Probably the best-known American Designer associated with the Arts and Crafts movement, Gustav Stickley was a “mission style” furniture maker.
About his life
Gustav Stickley was born in Wisconsin in 1858. He began making wood furniture at his uncle’s chair factory in Pennsylvania, where Stickley’s work initially fit into the industrially produced Victorian style. Once Stickley became acquainted with the philosophy of John Ruskin and William Morris, his own practice changed dramatically. In 1898 Stickley traveled to Britain, visiting Arts & Crafts practitioners. In 1900, he founded the Craftsman Workshops in upstate New York, and the following year began publishing The Craftsman, a journal whose first two issues were devoted to the ideas of Ruskin and Morris. In 1915 he filed for bankruptcy, stopping publication of The Craftsman in December 1916 and selling Craftsman Farms in 1917. Gustav Stickley died on April 21, 1942. He is buried in the Oakwood Cemetery in Syracuse, New York.

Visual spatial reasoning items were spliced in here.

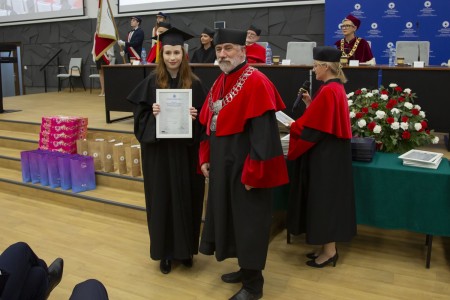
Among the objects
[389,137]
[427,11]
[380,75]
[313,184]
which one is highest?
[427,11]

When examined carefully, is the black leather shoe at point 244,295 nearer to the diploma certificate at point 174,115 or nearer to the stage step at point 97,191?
the diploma certificate at point 174,115

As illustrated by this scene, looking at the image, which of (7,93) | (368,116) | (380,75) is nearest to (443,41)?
(380,75)

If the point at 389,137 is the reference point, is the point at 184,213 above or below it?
below

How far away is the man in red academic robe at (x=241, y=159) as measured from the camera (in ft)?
8.50

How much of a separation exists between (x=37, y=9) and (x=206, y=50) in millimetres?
7462

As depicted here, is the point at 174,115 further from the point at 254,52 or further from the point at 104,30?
the point at 104,30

info source: https://en.wikipedia.org/wiki/Gustav_Stickley
image source: https://www.theclio.com/web/ul/15228.28161.jpg
The furniture he designed and made was mostly of native American oak. Stickley began making furniture with the founding of the Craftsman Workshops in Eastwood, New York (now a part of Syracuse, New York) in 1904. His furniture was all handmade rather than machine made, crafted to be simple and useful. It was of a sturdy-plain design in contrast to the highly decorated late Victorian pieces. Joinery was exposed and upholstery was carried out in canvas and leather (natural materials). It became known as Mission Style. Stickley’s designs were exhibited at the prestigious Grand Rapids and Pan American furniture expositions.